Single-molecule methods also offer the possibility of more finely grained analyses, allowing researchers to more accurately measure specific protein forms, including rare variants, that might go undetected in a typical mass spec experiment.
Of course, this requires sufficient dynamic range to ensure the instrument gets a chance to study these low-abundance single molecules.
Henry Brinkerhoff, a postdoctoral researcher at the University of Washington whose work focuses on nanopore-based protein sequencing, acknowledged that current single-molecule technologies lack the scale to tackle proteome-wide experiments.
While the feasibility of large-scale nanopore-based protein sequencing has yet to be demonstrated, assuming it does prove possible, a chip with 1,000 nanopores on it could plausibly sequence perhaps a million proteins per hour "if you're really lucky and everything is going nicely," Brinkerhoff said. "If you stack 100 of those chips, you're still like a factor of 100 away from what you really need."
He is optimistic, though, that the density of such arrays can be increased significantly.
"There's no reason why the density of nanopore experiments can't be increased by factors of 10, 100, 1,000," he said. "The fundamental limitation is how many individually addressable electrodes can you cram onto a chip, and that is a question that is well answered just by looking at a [charge-coupled device] for a camera. You can get a chip that has gigapixels."

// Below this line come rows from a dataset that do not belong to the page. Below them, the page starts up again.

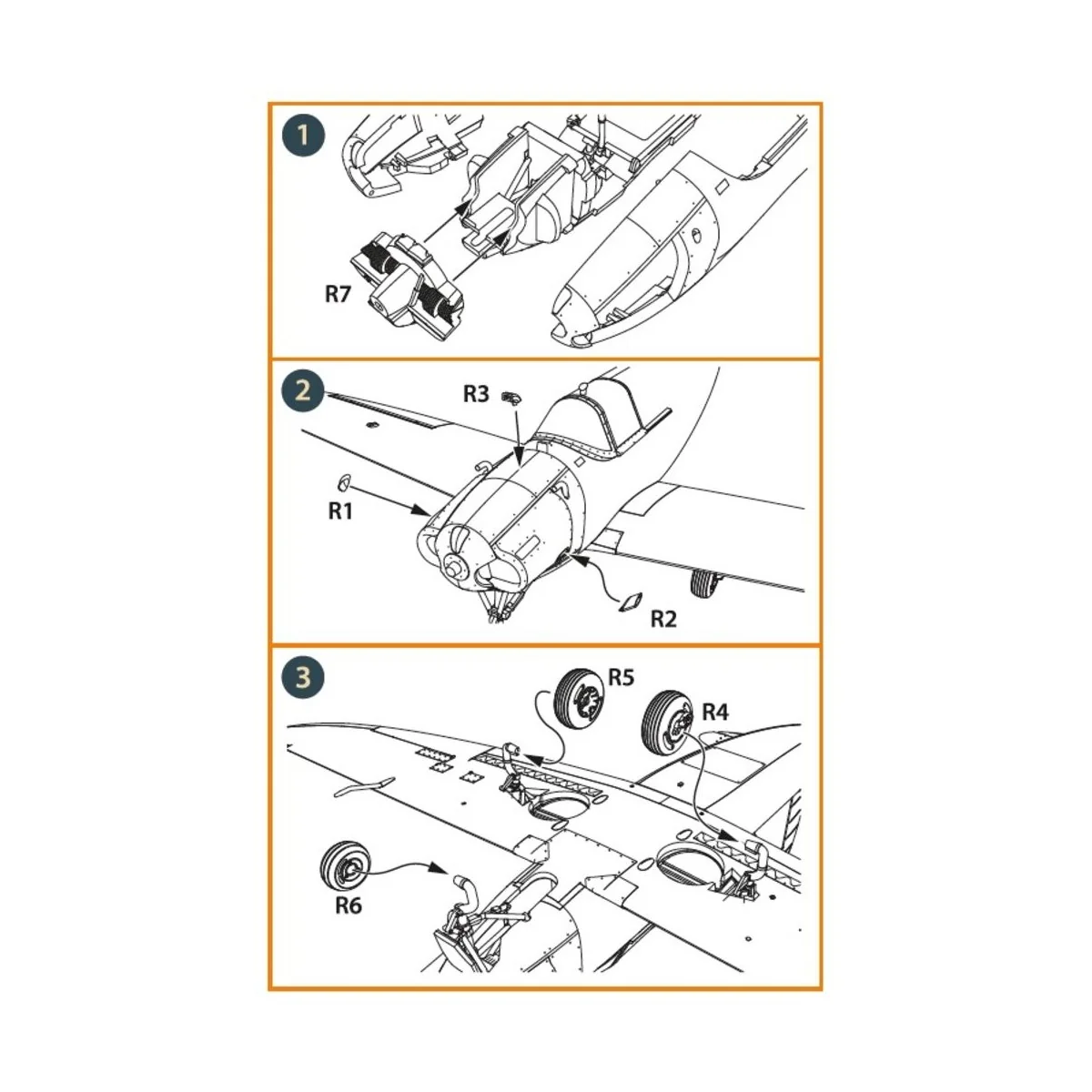 1

R7

2

R3

R1

R2

3

R5

R4

R6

Amit Meller, professor of biomedical engineering at Technion – Israel Institute of Technology, likewise said he believes that massively scaling nanopore-based measurements is possible, at least in theory.
"I think that we have all the components that we need to build a chip like this," he said. "In terms of basic science and what we understand about nanopores, I think we do have what we need."
However, he added, "there is a gap between what people have done in labs [and] building a system that is working."
For nanopores, the issue is largely one of "taking the fabrication process of nanopores from the laboratory to the mainstream fabrication facilities, [and] adapting these processes to the tools that are used in advanced nanofabrication," he said. "If that is done, you could have a huge breakthrough."
Meller is also exploring protein separation approaches including chip-based chromatography and electrophoresis that could be coupled to single-molecule techniques. In 2020, he and his colleagues published a paper in Nature Scientific Reports in which they presented a device for on-chip gel electrophoresis and used it to separate proteins isolated from a human cancer cell line.
"You can now produce nanochips that would separate millions of proteins by mass-to-charge ratio and do it very effectively," he said. "I think this would be very useful because it basically takes the whole proteome, separates it by mass or mass-to-charge-ratio, and then you can use single-molecule identification downstream."
"This is definitely something that I am very interested in," he said.